For spine, I would add Yvette Cooper. She talks about borders, extremism and the ECHR using law rather than folklore. She does not need to bellow about invasion or civilisation as though auditioning for GBN. She simply reads the brief, understands it and argues from reality. It is astonishing how rare that has become.
To fix the social fabric, I would slip in some of Andy Burnham’s systems thinking. He sees that housing, buses, early years support and rough sleeping are not separate ministry fiefdoms but one interlocking network. Rebuild the basics and half the country’s problems soften. It is not radical. It is simply competent.
For communication, a dash of Blair before the halo began to glow. He could explain a policy in a way that did not insult the audience. Not the foreign policy legacy, just the clarity. Britain has spent so long listening to Conservative ministers describing fantasies as fact that it has forgotten what coherent speech sounds like. But, again, not an MP.
Once more, not an MP, but a teaspoon of Rory Stewart’s curiosity would be helpful too. Not the misty eyed One Nation nostalgia, but the willingness to read beyond the headline and accept that the world is complicated. It is a quality utterly absent from the Farageist echo chamber, where simplicity is mistaken for truth.

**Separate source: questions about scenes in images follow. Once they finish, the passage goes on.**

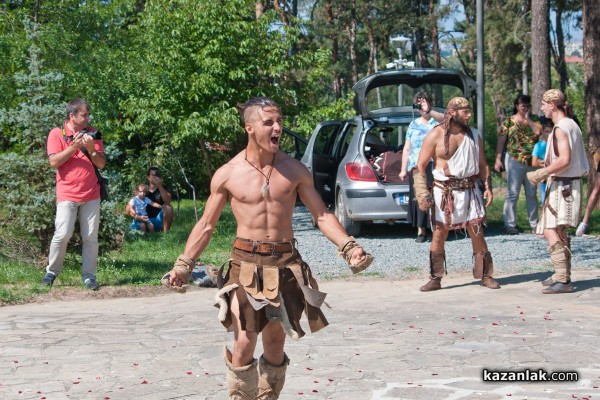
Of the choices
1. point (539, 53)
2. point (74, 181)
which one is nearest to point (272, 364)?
point (74, 181)

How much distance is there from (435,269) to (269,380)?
4863 mm

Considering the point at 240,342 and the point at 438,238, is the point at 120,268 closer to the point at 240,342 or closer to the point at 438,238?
the point at 438,238

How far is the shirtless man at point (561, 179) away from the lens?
942 cm

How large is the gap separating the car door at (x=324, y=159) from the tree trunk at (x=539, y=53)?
443cm

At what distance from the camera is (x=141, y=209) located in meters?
15.9

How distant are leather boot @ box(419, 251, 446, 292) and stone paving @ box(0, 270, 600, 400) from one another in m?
0.13

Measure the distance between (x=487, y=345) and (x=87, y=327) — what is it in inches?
129

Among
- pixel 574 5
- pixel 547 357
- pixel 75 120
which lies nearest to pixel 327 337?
pixel 547 357

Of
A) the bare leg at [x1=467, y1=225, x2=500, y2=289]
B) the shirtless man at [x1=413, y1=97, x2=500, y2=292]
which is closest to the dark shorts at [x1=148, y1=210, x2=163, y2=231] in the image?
the shirtless man at [x1=413, y1=97, x2=500, y2=292]

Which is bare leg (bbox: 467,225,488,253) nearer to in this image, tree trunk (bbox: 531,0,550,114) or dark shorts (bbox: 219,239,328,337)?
dark shorts (bbox: 219,239,328,337)

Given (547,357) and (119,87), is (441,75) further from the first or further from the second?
(547,357)

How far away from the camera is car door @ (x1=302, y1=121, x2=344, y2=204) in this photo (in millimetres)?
15938

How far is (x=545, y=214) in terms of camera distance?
31.8 feet

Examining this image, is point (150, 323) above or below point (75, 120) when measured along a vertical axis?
below
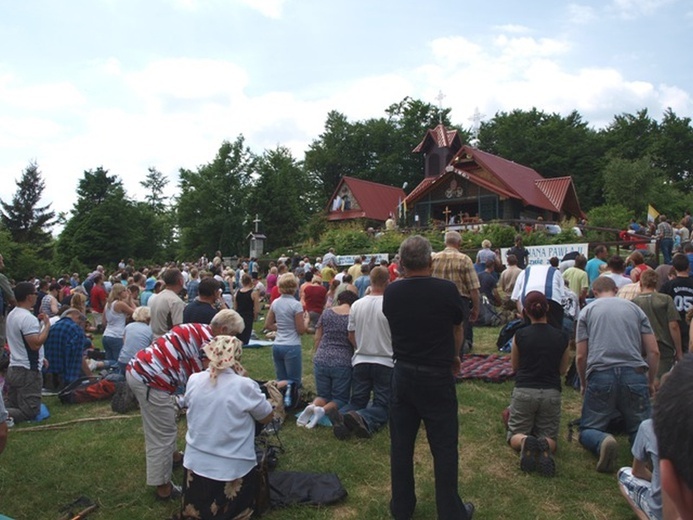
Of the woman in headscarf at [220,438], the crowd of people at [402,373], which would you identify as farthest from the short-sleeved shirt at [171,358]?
the woman in headscarf at [220,438]

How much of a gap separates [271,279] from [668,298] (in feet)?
37.4

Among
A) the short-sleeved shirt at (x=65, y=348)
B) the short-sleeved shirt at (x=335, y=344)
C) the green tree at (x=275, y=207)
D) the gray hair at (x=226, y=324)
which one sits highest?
the green tree at (x=275, y=207)

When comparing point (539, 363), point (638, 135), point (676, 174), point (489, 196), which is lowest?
point (539, 363)

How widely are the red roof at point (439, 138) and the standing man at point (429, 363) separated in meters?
36.8

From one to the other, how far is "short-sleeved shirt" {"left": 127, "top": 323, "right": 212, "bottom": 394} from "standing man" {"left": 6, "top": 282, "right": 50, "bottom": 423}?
8.56ft

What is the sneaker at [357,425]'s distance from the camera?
5.88 meters

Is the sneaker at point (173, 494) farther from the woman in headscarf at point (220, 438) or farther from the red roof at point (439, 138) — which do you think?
the red roof at point (439, 138)

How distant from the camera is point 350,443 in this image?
5.81 m

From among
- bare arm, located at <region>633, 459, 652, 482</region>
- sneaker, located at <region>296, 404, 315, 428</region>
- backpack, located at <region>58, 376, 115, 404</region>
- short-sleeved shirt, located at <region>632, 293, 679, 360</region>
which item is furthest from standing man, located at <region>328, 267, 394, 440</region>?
backpack, located at <region>58, 376, 115, 404</region>

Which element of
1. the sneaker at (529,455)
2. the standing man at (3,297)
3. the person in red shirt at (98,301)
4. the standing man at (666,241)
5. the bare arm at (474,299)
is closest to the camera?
the sneaker at (529,455)

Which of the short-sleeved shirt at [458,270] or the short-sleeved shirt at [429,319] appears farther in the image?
the short-sleeved shirt at [458,270]


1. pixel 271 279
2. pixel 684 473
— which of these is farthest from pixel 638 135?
pixel 684 473

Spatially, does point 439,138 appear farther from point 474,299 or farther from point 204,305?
point 204,305

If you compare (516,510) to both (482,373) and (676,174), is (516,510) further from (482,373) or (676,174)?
(676,174)
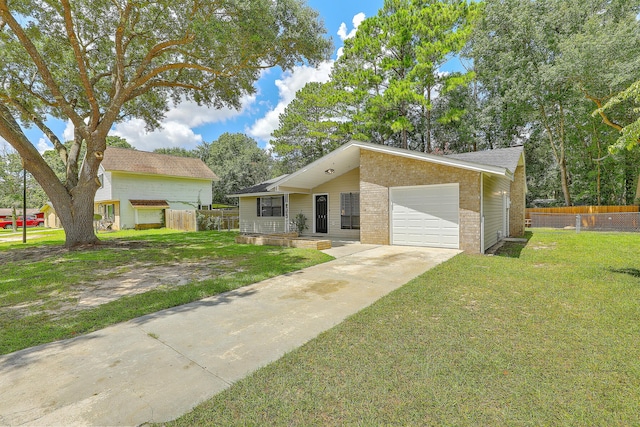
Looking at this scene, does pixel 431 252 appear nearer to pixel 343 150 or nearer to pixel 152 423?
pixel 343 150

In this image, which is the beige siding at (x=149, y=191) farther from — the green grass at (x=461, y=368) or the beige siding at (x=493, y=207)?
the green grass at (x=461, y=368)

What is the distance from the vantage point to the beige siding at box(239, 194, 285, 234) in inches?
637

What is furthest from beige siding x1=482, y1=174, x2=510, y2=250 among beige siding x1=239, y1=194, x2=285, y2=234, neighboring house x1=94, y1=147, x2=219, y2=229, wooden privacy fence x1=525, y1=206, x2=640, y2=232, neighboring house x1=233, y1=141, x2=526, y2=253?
neighboring house x1=94, y1=147, x2=219, y2=229

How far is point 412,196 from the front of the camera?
10.1 m

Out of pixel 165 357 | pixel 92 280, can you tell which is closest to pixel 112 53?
pixel 92 280

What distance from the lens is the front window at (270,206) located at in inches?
632

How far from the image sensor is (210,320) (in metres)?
4.02

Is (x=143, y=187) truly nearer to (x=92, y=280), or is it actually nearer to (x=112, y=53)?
(x=112, y=53)

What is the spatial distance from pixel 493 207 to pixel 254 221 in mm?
12213

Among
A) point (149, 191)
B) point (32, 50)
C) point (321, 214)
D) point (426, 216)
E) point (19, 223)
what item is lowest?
point (19, 223)

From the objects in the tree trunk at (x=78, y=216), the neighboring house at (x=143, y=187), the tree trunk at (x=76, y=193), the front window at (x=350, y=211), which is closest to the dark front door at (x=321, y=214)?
the front window at (x=350, y=211)

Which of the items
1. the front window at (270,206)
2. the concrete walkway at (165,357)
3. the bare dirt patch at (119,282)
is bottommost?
the concrete walkway at (165,357)

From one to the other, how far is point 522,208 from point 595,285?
1020cm

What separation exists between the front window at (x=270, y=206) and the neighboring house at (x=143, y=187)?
10.7m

And running beneath it all, a quiet, pragmatic European instinct. No flags. No grandstanding. Just a slow re alignment with the single market and the regulatory architecture that underpins our prosperity. Not because it is ideological, but because it is mathematically required.
Put these parts together and you get a leader who actually understands reality. Someone who sees public office as a responsibility, not a performance. Someone who can count, listen, plan and remain calm when the world goes sideways. Someone who does not confuse volume with leadership or treat complex problems as if they can be shouted into submission.
But here is the rub. No one alive in Parliament today possesses the full set.
Starmer comes closest, which tells you everything about the state of our politics. He is safe, serious and largely competent, but missing entire limbs of the ideal design. He can steer the ship, but he will not rebuild it mid storm. Still, compared to the alternatives, he is the only adult left in the room.
Everyone else either lacks the range, the intellect or the basic connection to reality.
So the ideal Prime Minister remains an engineering project. The real one, for now, is the least risky operator available. Given the wreckage of the past decade and a half, that will have to do.